● **Record excerpts**:
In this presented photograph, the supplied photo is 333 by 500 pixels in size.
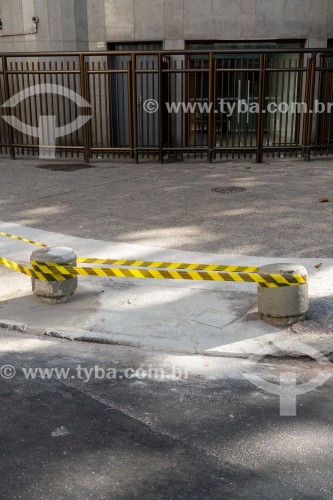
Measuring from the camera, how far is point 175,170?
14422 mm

---

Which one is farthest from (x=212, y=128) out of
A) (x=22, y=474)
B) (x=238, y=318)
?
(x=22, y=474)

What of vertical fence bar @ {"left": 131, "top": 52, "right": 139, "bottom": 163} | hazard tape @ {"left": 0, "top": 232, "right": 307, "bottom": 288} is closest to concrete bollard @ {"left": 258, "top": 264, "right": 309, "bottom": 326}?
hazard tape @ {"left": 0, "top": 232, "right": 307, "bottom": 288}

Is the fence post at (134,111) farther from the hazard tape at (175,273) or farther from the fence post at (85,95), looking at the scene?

* * *

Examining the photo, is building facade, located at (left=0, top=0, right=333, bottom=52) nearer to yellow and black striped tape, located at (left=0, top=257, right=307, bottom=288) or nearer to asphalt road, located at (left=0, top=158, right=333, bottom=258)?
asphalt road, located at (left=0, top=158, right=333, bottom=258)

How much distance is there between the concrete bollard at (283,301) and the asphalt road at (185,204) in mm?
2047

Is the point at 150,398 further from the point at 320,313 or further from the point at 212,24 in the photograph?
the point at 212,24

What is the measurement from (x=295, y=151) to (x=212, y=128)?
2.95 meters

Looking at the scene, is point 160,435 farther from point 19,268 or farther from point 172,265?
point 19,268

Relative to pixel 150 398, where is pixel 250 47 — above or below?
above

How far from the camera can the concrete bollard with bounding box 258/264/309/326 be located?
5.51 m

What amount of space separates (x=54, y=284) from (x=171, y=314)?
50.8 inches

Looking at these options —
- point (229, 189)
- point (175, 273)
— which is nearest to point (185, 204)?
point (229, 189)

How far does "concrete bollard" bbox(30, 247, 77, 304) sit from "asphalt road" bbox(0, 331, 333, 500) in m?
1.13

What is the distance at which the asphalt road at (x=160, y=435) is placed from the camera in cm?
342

● **Aim of the exercise**: Select each line in the items above that contains the string "asphalt" and copy those lines out in full.

● **Exercise response**:
Examining the photo, is building facade, located at (left=0, top=0, right=333, bottom=52) nearer to yellow and black striped tape, located at (left=0, top=257, right=307, bottom=288) or nearer to asphalt road, located at (left=0, top=158, right=333, bottom=258)?
asphalt road, located at (left=0, top=158, right=333, bottom=258)
How much distance is there between the concrete bollard at (283,301) and the asphalt road at (185,204) in mm?
How far does "concrete bollard" bbox(30, 247, 77, 304) sit from "asphalt road" bbox(0, 331, 333, 500) in m?
What is the distance at which the asphalt road at (x=160, y=435) is placed from the camera in cm?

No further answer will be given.